# Instruction:
Format every line of the entries below as a JSON list of strings, with one string per line and no strings for blank lines.

# Provided material:
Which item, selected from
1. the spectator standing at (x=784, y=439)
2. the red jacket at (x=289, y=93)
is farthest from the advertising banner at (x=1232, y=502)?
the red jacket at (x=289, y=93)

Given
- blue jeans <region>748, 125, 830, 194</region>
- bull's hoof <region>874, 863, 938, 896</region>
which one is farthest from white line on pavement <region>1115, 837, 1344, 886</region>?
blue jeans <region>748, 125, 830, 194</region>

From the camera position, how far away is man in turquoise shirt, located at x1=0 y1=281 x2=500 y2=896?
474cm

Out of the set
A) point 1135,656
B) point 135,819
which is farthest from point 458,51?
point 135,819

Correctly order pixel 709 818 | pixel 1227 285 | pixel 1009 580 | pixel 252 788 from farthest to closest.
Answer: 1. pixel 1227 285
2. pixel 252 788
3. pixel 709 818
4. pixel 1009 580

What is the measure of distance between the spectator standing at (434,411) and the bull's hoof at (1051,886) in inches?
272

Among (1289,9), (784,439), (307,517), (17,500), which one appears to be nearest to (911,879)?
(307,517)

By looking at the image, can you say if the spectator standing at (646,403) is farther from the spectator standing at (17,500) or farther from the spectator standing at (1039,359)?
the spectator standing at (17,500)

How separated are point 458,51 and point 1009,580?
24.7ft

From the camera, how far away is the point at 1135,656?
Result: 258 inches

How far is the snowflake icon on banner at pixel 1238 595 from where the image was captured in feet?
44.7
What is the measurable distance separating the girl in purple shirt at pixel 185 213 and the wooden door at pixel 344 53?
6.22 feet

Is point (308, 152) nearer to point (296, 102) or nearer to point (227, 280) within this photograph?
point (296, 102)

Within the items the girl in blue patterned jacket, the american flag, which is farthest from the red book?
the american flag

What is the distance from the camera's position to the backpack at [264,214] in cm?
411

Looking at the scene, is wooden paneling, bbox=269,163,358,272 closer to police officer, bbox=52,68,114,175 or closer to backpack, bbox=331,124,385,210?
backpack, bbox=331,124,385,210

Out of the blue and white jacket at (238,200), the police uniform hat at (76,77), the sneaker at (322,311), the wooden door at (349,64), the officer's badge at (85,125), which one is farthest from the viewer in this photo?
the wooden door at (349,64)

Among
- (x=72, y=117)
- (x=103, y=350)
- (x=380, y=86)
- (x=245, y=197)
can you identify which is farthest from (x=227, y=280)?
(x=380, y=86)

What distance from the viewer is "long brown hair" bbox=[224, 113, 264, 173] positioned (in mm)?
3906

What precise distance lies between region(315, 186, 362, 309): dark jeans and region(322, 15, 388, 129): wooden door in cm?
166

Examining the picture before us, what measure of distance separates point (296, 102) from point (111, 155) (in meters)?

# Full output:
[
  "Which item, selected from",
  "1. the spectator standing at (x=784, y=439)",
  "2. the red jacket at (x=289, y=93)",
  "is farthest from the advertising banner at (x=1232, y=502)?",
  "the red jacket at (x=289, y=93)",
  "Given",
  "- blue jeans <region>748, 125, 830, 194</region>",
  "- bull's hoof <region>874, 863, 938, 896</region>",
  "which one is farthest from white line on pavement <region>1115, 837, 1344, 886</region>?",
  "blue jeans <region>748, 125, 830, 194</region>",
  "From the camera position, how far away is man in turquoise shirt, located at x1=0 y1=281 x2=500 y2=896?",
  "474cm",
  "Out of the set",
  "A) point 1135,656",
  "B) point 135,819",
  "which is farthest from point 458,51?",
  "point 135,819",
  "Correctly order pixel 709 818 | pixel 1227 285 | pixel 1009 580 | pixel 252 788 from farthest to closest.",
  "Answer: 1. pixel 1227 285",
  "2. pixel 252 788",
  "3. pixel 709 818",
  "4. pixel 1009 580",
  "What is the measure of distance between the spectator standing at (434,411) and the bull's hoof at (1051,886) in inches?",
  "272",
  "Among (1289,9), (784,439), (307,517), (17,500), which one appears to be nearest to (911,879)?",
  "(307,517)",
  "By looking at the image, can you say if the spectator standing at (646,403) is farther from the spectator standing at (17,500) or farther from the spectator standing at (1039,359)?",
  "the spectator standing at (17,500)",
  "How separated are point 458,51 and point 1009,580?",
  "24.7ft",
  "From the camera, how far away is the point at 1135,656?",
  "Result: 258 inches",
  "How far is the snowflake icon on banner at pixel 1238 595 from where the image was captured in feet?",
  "44.7",
  "What is the measurable distance separating the girl in purple shirt at pixel 185 213 and the wooden door at pixel 344 53?",
  "6.22 feet",
  "Is point (308, 152) nearer to point (296, 102) or nearer to point (227, 280) within this photograph?",
  "point (296, 102)",
  "Within the items the girl in blue patterned jacket, the american flag, which is farthest from the red book?",
  "the american flag",
  "What is the distance from the camera's position to the backpack at [264,214] in cm?",
  "411",
  "Looking at the scene, is wooden paneling, bbox=269,163,358,272 closer to police officer, bbox=52,68,114,175 or closer to backpack, bbox=331,124,385,210?",
  "backpack, bbox=331,124,385,210",
  "Out of the blue and white jacket at (238,200), the police uniform hat at (76,77), the sneaker at (322,311), the wooden door at (349,64), the officer's badge at (85,125), which one is farthest from the viewer in this photo?",
  "the wooden door at (349,64)",
  "Among",
  "- (x=72, y=117)",
  "- (x=103, y=350)",
  "- (x=380, y=86)",
  "- (x=245, y=197)",
  "can you identify which is farthest from (x=227, y=280)?",
  "(x=380, y=86)",
  "What distance from the viewer is \"long brown hair\" bbox=[224, 113, 264, 173] positioned (in mm)?",
  "3906",
  "What precise distance lies between region(315, 186, 362, 309): dark jeans and region(322, 15, 388, 129): wooden door in cm?",
  "166",
  "Examining the picture before us, what measure of distance separates point (296, 102) from point (111, 155) (in meters)?"
]